Persistent inequalities of race, gender and class that manifest across post-industrial societies determine who has access to such technologies now considered essential in daily life as cell phones, computers, and public health infrastructures; who is more likely to bear the environmental and social costs of technological development; and how successful publics and governments have been in adjudicating the risks and benefits of modern technology.[v] The implications of properly evaluating the socio-political impacts of internet age technologies extend well beyond national borders. The United Nations declarations on human rights point directly and indirectly to the digital divide:  the right to work in “just and favorable conditions,” the right to an adequate standard of living, and the rights of minorities. These rights are embodied in UN millennium development goals for sanitation, including ending open defecation, expanding online access and ensuring affordable and clean energy, that are covered in this book.[vi]


[i] Several of the books that helped me better to understand the complexities of science, technology and society include Ruth Cowan, Roe Smith, Loren Graham, Thomas Hughes, David Nye, Gabrielle Hecht, Dorothy Nelkin, Lawrence Badash, Joel Tarr, and Leo Marx. There are many other important works that have shaped my thinking listed in the notes.

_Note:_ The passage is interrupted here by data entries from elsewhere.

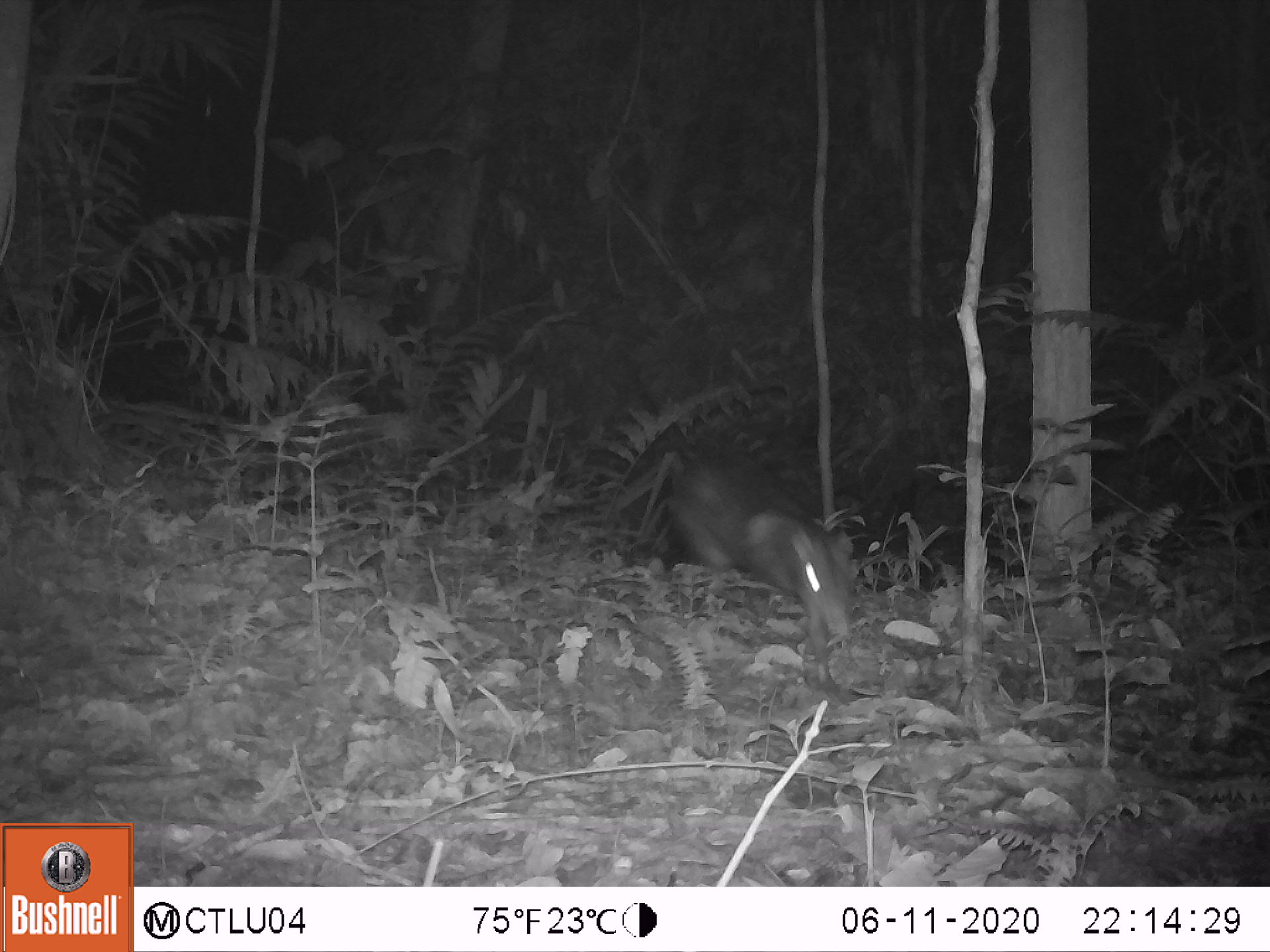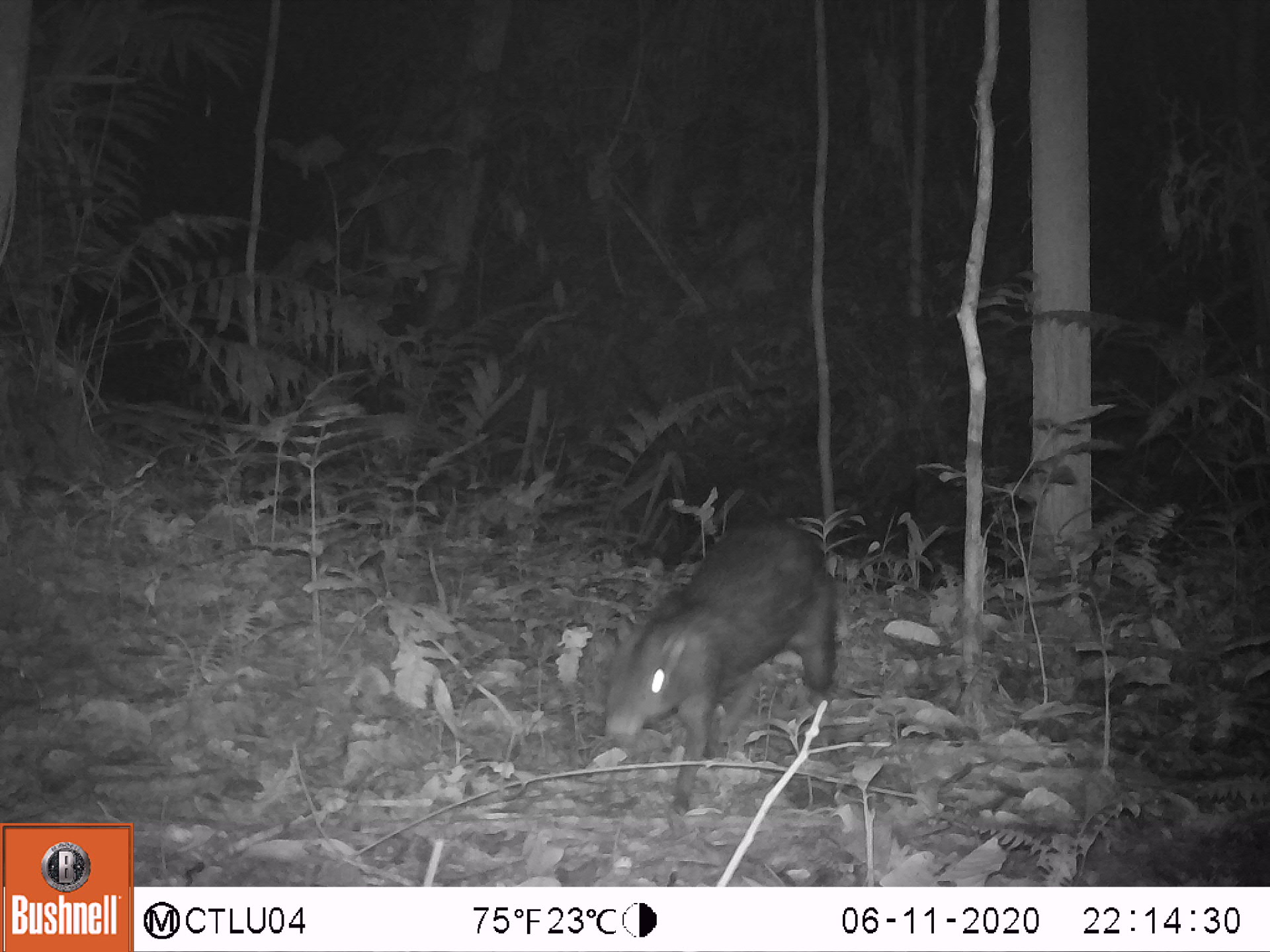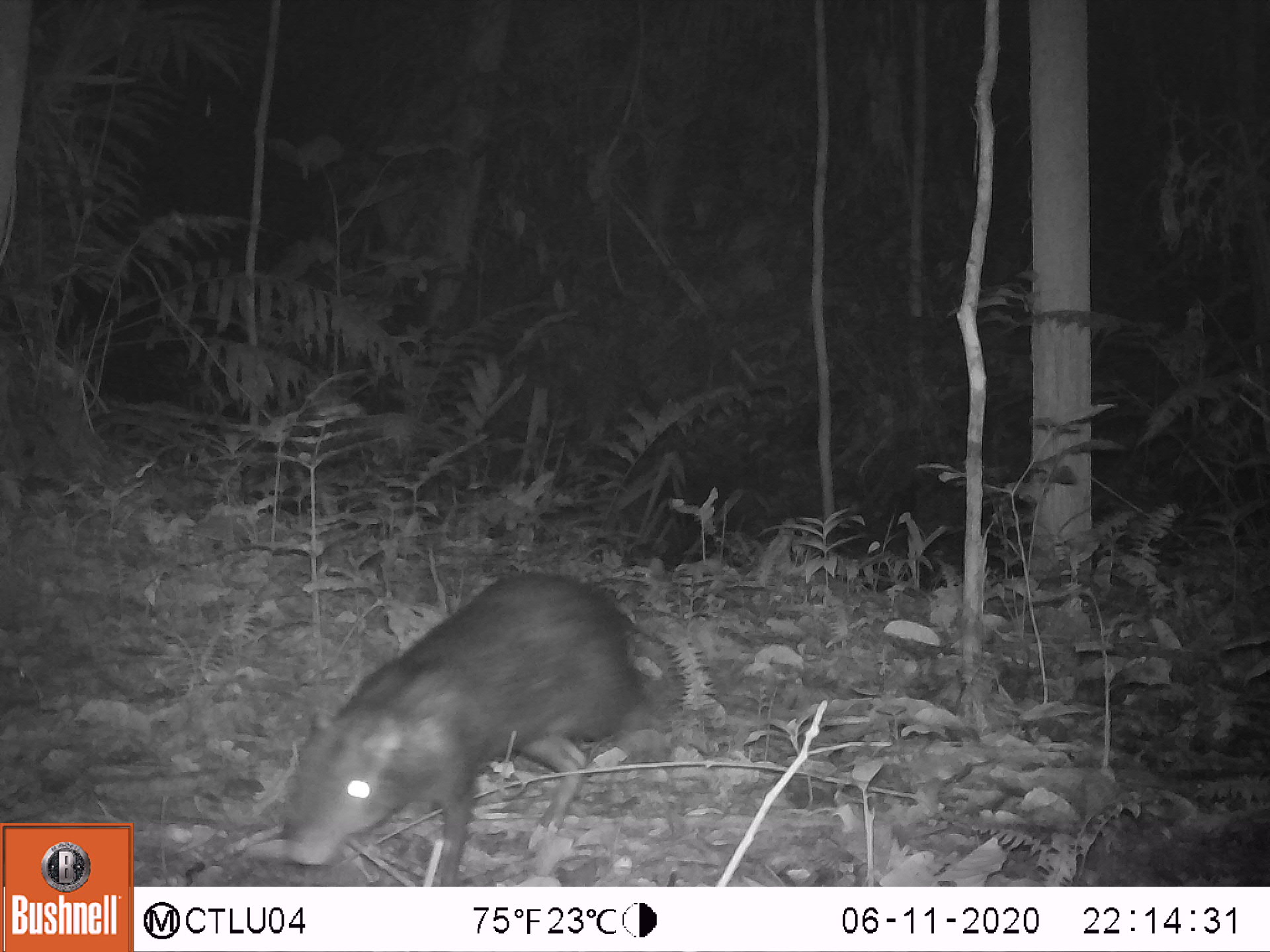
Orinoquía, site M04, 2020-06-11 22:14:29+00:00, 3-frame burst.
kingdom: Animalia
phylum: Chordata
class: Mammalia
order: Rodentia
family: Dasyproctidae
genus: Dasyprocta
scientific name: Dasyprocta fuliginosa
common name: black agouti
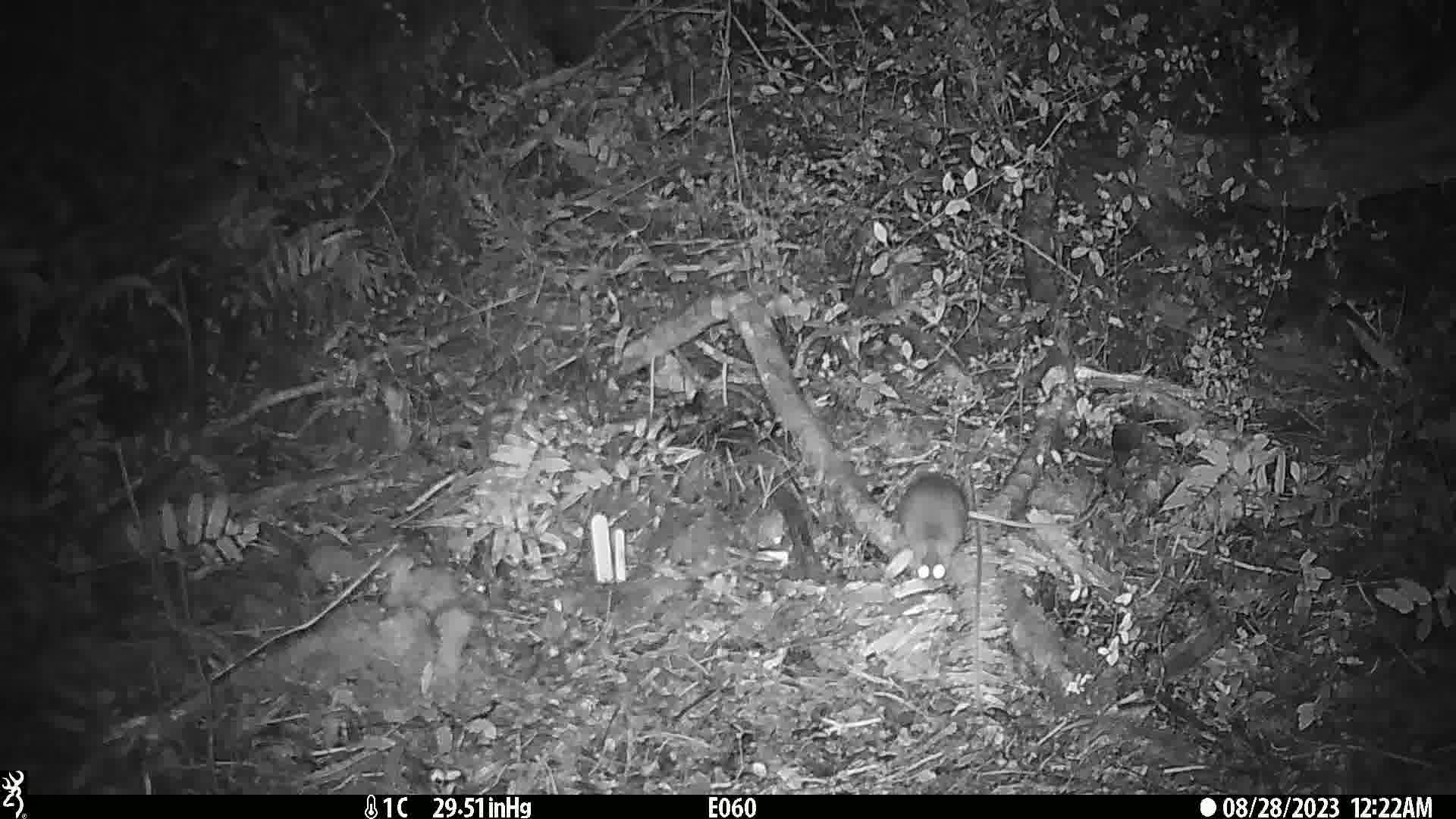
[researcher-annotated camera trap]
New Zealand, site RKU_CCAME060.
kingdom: Animalia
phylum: Chordata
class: Mammalia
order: Rodentia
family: Muridae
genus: Rattus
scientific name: Rattus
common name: rat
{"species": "rat (Rattus)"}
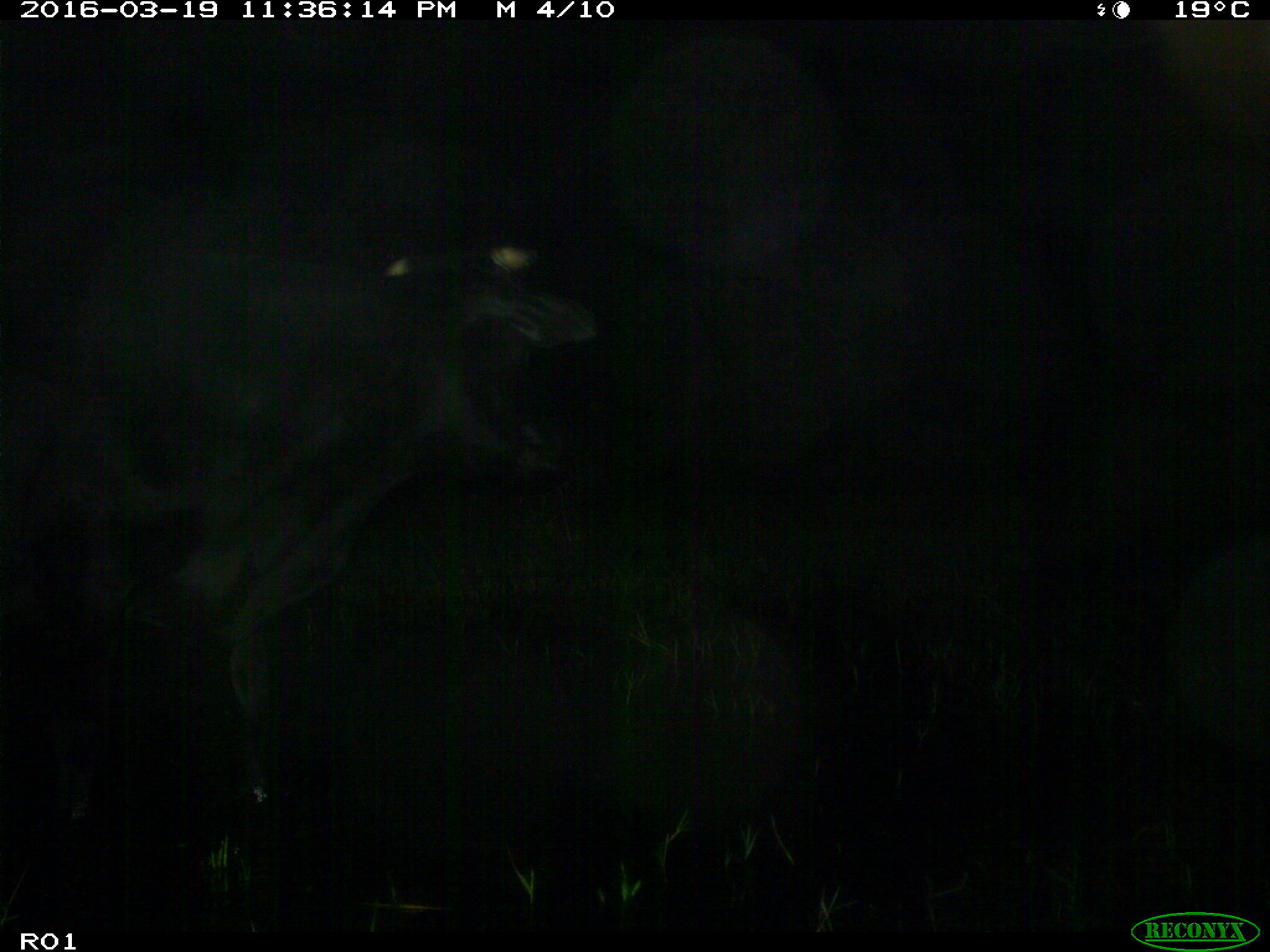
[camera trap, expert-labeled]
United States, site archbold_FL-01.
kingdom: Animalia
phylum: Chordata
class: Mammalia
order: Artiodactyla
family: Bovidae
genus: Bos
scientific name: Bos taurus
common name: domestic cow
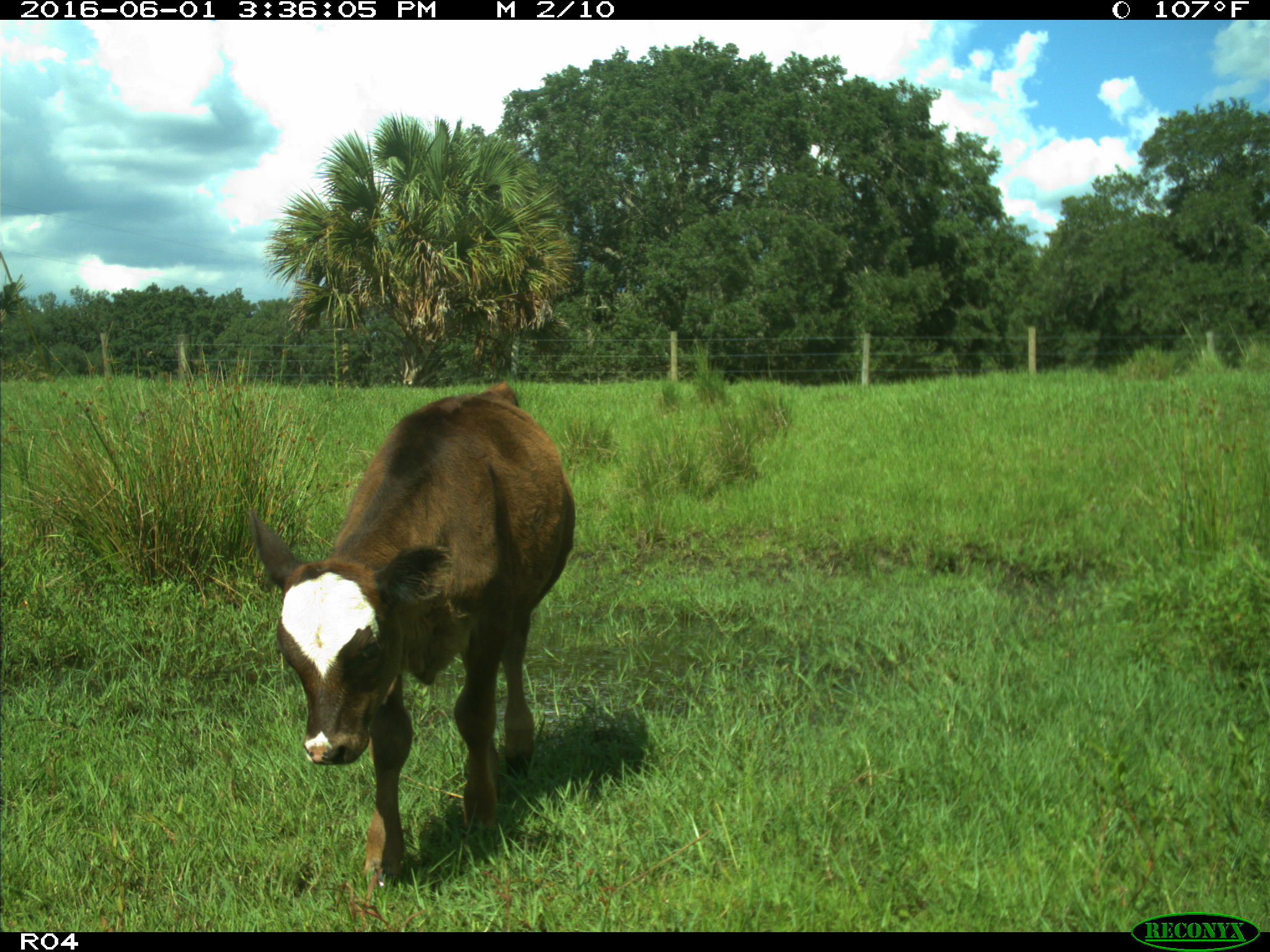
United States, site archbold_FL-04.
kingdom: Animalia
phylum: Chordata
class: Mammalia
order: Artiodactyla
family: Bovidae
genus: Bos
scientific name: Bos taurus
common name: domestic cow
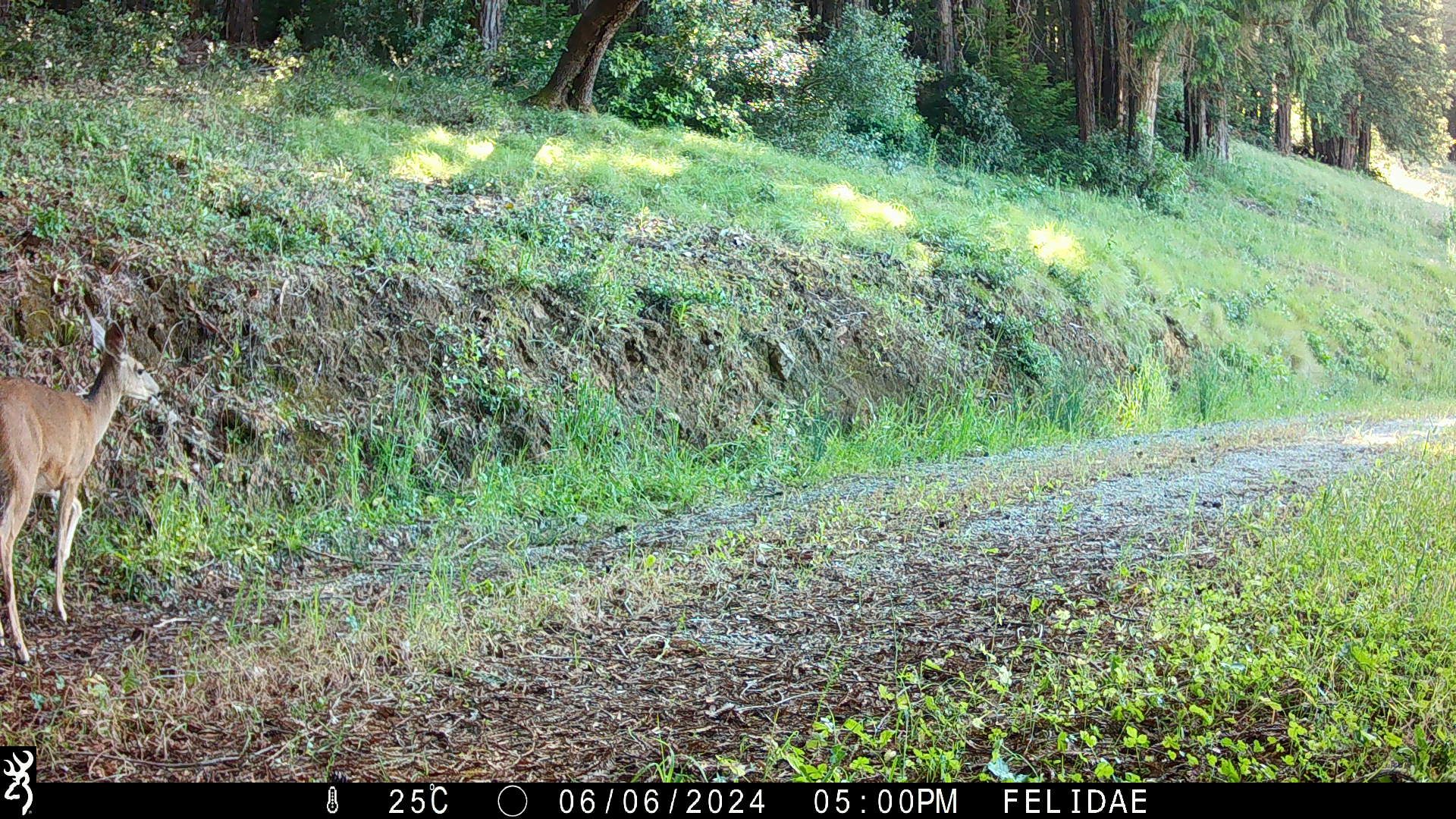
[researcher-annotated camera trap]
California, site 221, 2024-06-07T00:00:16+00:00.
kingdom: Animalia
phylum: Chordata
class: Mammalia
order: Artiodactyla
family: Cervidae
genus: Odocoileus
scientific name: Odocoileus hemionus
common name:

[ii] The internet age – whatever we call it, the computer age, the information age, the new media age, the silicon age – and linked to it the post-industrial age of commercial and social development linked to finance other services more than industrial production – emphasizes human capital.  Among the earliest writings on the coming of the new age, see Alain Touraine, La Société Post-industrielle (1969) and Daniel Bell, The Coming of Post-Industrial Society (1984). On the rapid growth of the internet from DoD’s ARPANET to a network of networks linking millions of computers across the globe, with 2.25 billion pages and almost 5 billion users in 2023, see Janet Abbate, Inventing the Internet (MIT Press, 1999). Abbate chronicles the role of people in government and military agencies, computer scientists in academia and industry, graduate students, and telecommunications companies that contributed to such applications as electronic mail and the world Wide Web.  Abbate avoids the exaggeration of many other accounts that hold the internet in awe and see mostly scientists, engineers and entrepreneurs as major actors. She also avoids the Amero-centric version of most of these histories.

[iii] In a series of essays in Josh Lauer, Kenneth Lipartito, eds., Surveillance Capitalism in America (Philadelphia: University of Pennsylvania Press, 2021) several authors reveal –and warn about – the ways in which both governments and businesses have surveilled citizens by gathering using data about race, sex, class, income, and interests that enable and accelerate commoditization and directed marketing, not only political control.

[iv] On technological hopes, see Joseph Corn, editor, Imagining Tomorrow (Cambridge:  MIT Press, 1986) and Howard Segal, Technological Utopianism in American Culture (Chicago: University of Chicago Press, 1985).

[v] Among the many important and engaging studies on gender and technology, I have learned a great deal from Ruth Schwart Cowan, More Work for Mother: The Ironies of Household Technology from the Open Hearth to the Microwave (New York: Basic Books, 1983), and “From Virginia Dare to Virginia Slims:  Women and Technology in American Life,” Technology and Culture, vol. 20, no. 1 (January 1979): 51-63; Donna Haraway, Primate Visions: Gender, Race, and Nature in the World of Modern Science (New York and London: Routledge, 1989); Nelly Oudshoorn, The Male Pill, A Biography of a Technology in the Making (Durham, NC: Duke University Press, 2003); Arwen P. Mohun, Steam Laundries: Gender, Work, and Technology in the United States and Great Britain, 1880-1940 (Johns Hopkins University Press, 1999); and Nina Lerman, Ruth Oldenziel, and Arwen Mohun, editors, Gender and Technology: A Reader (Baltimore:  Johns Hopkins University Press, 2003).